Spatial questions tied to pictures
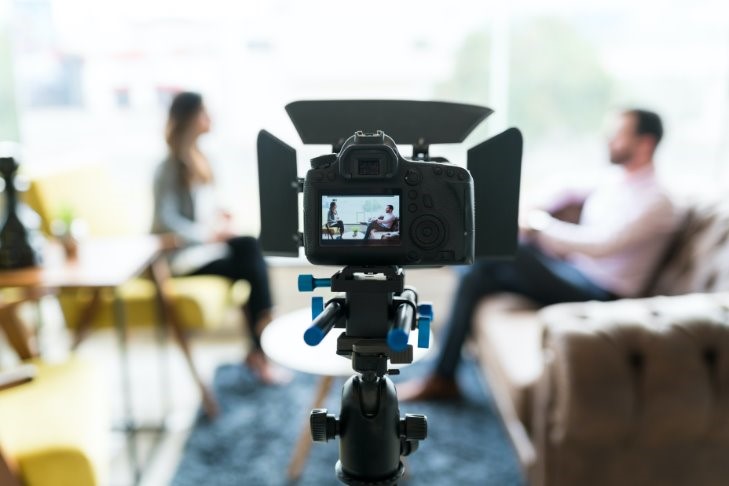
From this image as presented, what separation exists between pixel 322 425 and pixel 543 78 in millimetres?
2683

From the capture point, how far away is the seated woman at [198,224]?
8.81ft

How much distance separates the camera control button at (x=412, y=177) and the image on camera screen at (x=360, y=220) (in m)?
0.03

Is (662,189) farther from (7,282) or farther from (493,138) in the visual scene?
→ (7,282)

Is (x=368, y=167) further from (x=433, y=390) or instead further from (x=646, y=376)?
(x=433, y=390)

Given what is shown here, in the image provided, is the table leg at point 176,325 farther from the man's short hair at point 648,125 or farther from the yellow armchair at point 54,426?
the man's short hair at point 648,125

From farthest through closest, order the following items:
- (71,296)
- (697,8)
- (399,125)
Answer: (697,8)
(71,296)
(399,125)

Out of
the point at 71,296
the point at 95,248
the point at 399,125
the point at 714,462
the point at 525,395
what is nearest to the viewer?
the point at 399,125

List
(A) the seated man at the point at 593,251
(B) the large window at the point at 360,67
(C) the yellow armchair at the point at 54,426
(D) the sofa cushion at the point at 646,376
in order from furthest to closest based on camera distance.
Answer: (B) the large window at the point at 360,67 → (A) the seated man at the point at 593,251 → (D) the sofa cushion at the point at 646,376 → (C) the yellow armchair at the point at 54,426

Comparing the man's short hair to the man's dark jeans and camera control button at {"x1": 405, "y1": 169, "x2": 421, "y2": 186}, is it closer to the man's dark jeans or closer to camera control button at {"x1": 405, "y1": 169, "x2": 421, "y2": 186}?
the man's dark jeans

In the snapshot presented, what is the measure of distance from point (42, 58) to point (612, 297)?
9.52 ft

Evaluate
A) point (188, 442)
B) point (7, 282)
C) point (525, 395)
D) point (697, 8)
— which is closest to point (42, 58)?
point (7, 282)

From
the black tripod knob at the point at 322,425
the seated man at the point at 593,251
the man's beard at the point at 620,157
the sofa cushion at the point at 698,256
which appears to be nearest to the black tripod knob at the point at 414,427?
the black tripod knob at the point at 322,425

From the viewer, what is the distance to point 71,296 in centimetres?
243

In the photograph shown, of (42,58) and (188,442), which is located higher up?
(42,58)
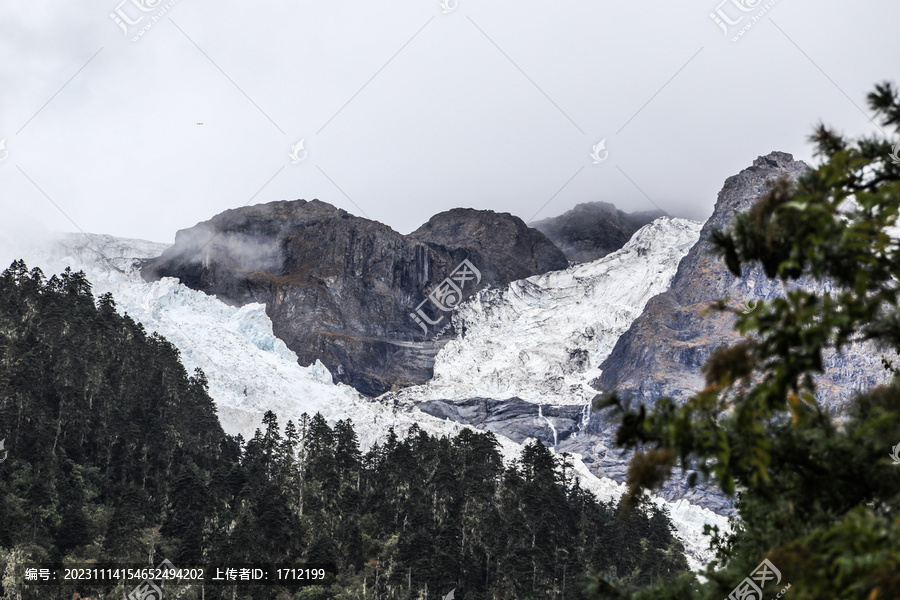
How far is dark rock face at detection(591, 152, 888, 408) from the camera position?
146 m

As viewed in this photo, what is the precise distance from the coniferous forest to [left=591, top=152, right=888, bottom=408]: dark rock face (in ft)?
263

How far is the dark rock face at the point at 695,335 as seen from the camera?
146 m

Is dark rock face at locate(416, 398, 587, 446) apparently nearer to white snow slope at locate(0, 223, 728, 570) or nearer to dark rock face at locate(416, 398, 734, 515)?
dark rock face at locate(416, 398, 734, 515)

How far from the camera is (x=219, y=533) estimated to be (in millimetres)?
53000

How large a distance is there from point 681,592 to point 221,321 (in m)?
130

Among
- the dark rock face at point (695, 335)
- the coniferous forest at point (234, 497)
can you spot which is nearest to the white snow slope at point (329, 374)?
the dark rock face at point (695, 335)

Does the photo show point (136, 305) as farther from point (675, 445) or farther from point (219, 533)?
point (675, 445)

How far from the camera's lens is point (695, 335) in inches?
6624

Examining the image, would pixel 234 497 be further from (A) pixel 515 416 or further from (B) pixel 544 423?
(A) pixel 515 416

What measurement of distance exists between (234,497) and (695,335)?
129200mm

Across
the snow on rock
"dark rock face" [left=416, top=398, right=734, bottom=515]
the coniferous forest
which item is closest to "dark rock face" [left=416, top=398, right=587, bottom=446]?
"dark rock face" [left=416, top=398, right=734, bottom=515]

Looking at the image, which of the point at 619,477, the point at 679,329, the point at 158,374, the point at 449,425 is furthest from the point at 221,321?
the point at 679,329

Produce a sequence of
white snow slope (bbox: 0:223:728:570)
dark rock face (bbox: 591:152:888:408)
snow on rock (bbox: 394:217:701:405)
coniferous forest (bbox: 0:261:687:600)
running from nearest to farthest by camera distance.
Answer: coniferous forest (bbox: 0:261:687:600) < white snow slope (bbox: 0:223:728:570) < dark rock face (bbox: 591:152:888:408) < snow on rock (bbox: 394:217:701:405)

* **PROBLEM REQUIREMENTS**
Copy the part of the data above verbatim, beginning with the line that contains "How far from the camera is" and ending with the last line of the data, both included.

* **ANSWER FOR THIS EXERCISE**
How far from the camera is (x=219, y=533) estimated to be (in millimetres)?
53000

How large a distance is there from point 681,592 to point 221,321 (in m)?
130

Among
- the dark rock face at point (695, 335)
- the coniferous forest at point (234, 497)
can you spot which is nearest to the white snow slope at point (329, 374)?
the dark rock face at point (695, 335)

Does the photo show point (136, 305) as farther from point (675, 445) or farther from point (219, 533)?
point (675, 445)

How far from the camera's lens is point (695, 335) in inches?
6624

Examining the image, would pixel 234 497 be further from (A) pixel 515 416 or further from (B) pixel 544 423?
(A) pixel 515 416

What measurement of distance exists between (234,497) and (695,335)?
129200mm

Across
the snow on rock
"dark rock face" [left=416, top=398, right=734, bottom=515]
the coniferous forest
which item is closest to "dark rock face" [left=416, top=398, right=587, bottom=446]?
"dark rock face" [left=416, top=398, right=734, bottom=515]

Looking at the image, which of the point at 619,477, the point at 679,329, the point at 158,374, the point at 449,425 is furthest from the point at 221,321?
the point at 679,329

Produce a sequence of
white snow slope (bbox: 0:223:728:570)
dark rock face (bbox: 591:152:888:408)
snow on rock (bbox: 394:217:701:405)
coniferous forest (bbox: 0:261:687:600)
running from nearest to farthest by camera distance.
Answer: coniferous forest (bbox: 0:261:687:600) < white snow slope (bbox: 0:223:728:570) < dark rock face (bbox: 591:152:888:408) < snow on rock (bbox: 394:217:701:405)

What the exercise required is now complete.